As previously reported, Ohio Attorney General Mike DeWine, who identifies as pro-life and believes that abortion is “morally reprehensible,” announced the finding about Planned Parenthood’s practice on Friday.
“First steam-cooking fetuses and then disposing of them in a landfill is not humane,” he said. “It will come as a shock to Ohioans to find out that fetuses are being cooked and then they’re being put in a landfill, and they’re going to be mixed in with the garbage and whatever else goes into a landfill.”
DeWine’s office had been investigating whether Planned Parenthood facilities in the state were selling the body parts of aborted babies following the release of national undercover videos from the Center for Medical Progress.
While determining that aborted babies in Ohio weren’t being sold to research, DeWine’s Charitable Law Section rather found that the children were being picked up by medical waste companies and either steam treated or incinerated and then dumped into a landfill with household and commercial trash.
He said that the practice is illegal as it violates Chapter 3701-47-05 of the Ohio abortion law, which states that a “fetus shall be disposed of in a humane manner.”
Accu Medical Waste Service, Inc. in Marietta had been serving the Cincinnati and Columbus Planned Parenthood locations, and had transported the containers of aborted babies to its steam plant where they were autoclaved and then trucked to a landfill in Kentucky.
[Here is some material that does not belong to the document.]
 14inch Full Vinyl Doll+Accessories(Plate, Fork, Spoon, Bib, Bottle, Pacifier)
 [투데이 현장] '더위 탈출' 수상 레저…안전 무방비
The company severed its ties with the abortion industry last week due to “adverse attention” over the matter.
The medical waste giant Stericycle, which serves the Bedford Heights Planned Parenthood, had been picking up aborted babies from the location and either having them steamed or incinerated, depending on how Planned Parenthood had marked the boxes. The fetal remains were then trucked to Republic Services Carbon Limestone Landfill in Lowellville after being treated.
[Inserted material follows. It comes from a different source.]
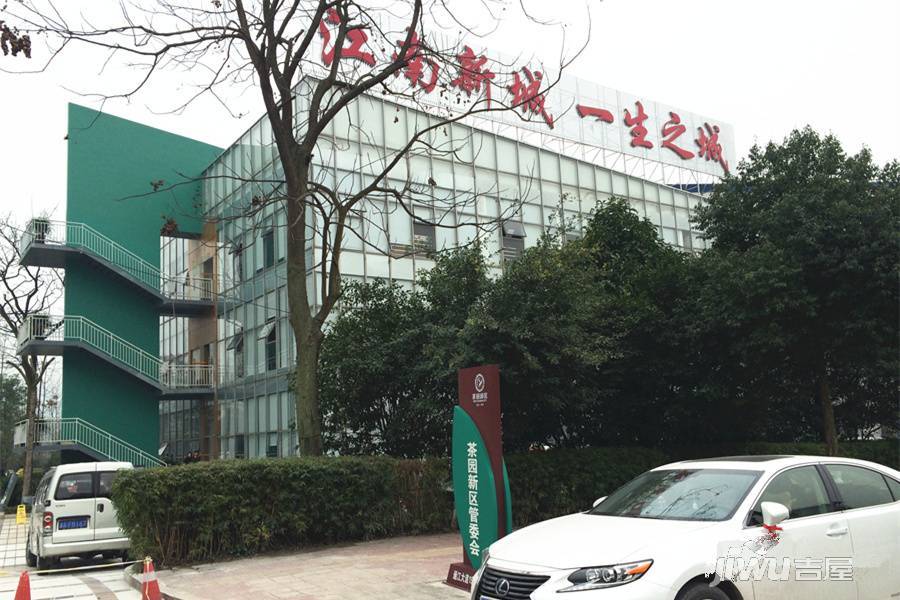 重庆车联网科技产业园配套图图片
Corporate representatives of Stericycle had claimed to DeWine’s office during the investigation that the company does not accept fetal remains for disposal. The medical waste giant is facing possible fines in South Carolina for likewise disposing of aborted babies in a landfill. Stericycle was fined $42,000 in Texas in 2011 for doing so.
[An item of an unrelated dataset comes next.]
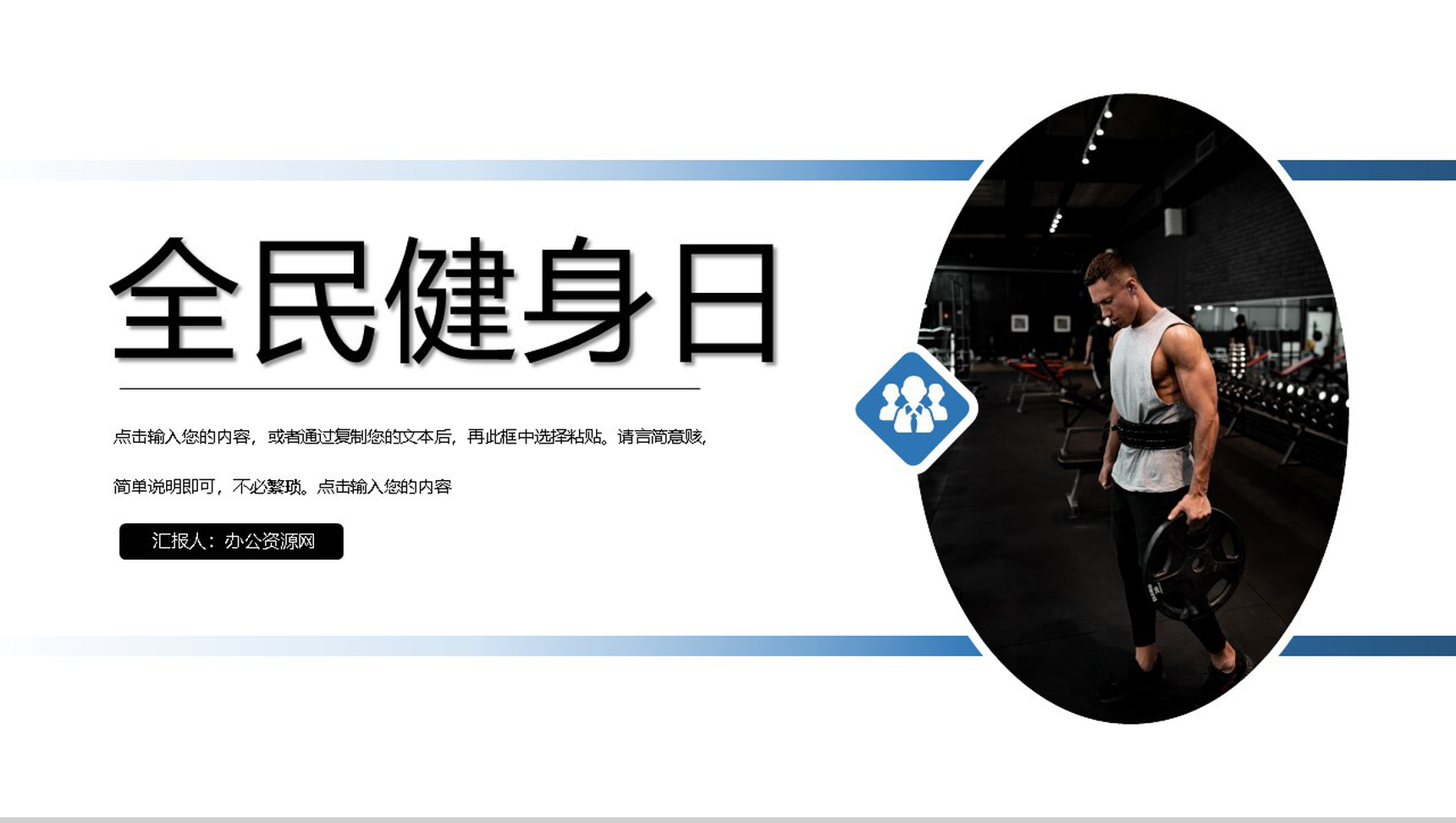 简约商务风全民健身日活动策划PPT模板-1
As DeWine said that he planned to file for an injunction in court to require that Planned Parenthood cease disposing of aborted babies in autoclaves, incineration plants and landfills, Planned Parenthood subsequently filed for a restraining order against any legal action on Sunday. It said that it believes its disposal arrangements are humane.
On Tuesday, U.S. District Court Judge Edmund Sargus granted a 28-day temporary injunction, stating that the wording of the law might be too vague and that Planned Parenthood could face “irreparable harm” if a lawsuit was filed by the state. A hearing is set over the matter on Jan. 4.
“We will continue to fight back against these political attacks every step of the way and our doors will remain open to all Ohioans, no matter what,” Jerry Lawson, CEO of Planned Parenthood Southwest Ohio, said in a statement.
DeWine said that the injunction is simply procedural and is not indicative of the merits of the law.
“They did not address the central issue of whether the disposal practices of Planned Parenthood were humane,” he said in a statement.
In the meantime, Ohio lawmakers are considering crafting legislation that would require aborted babies to be either cremated or buried just like every deceased person.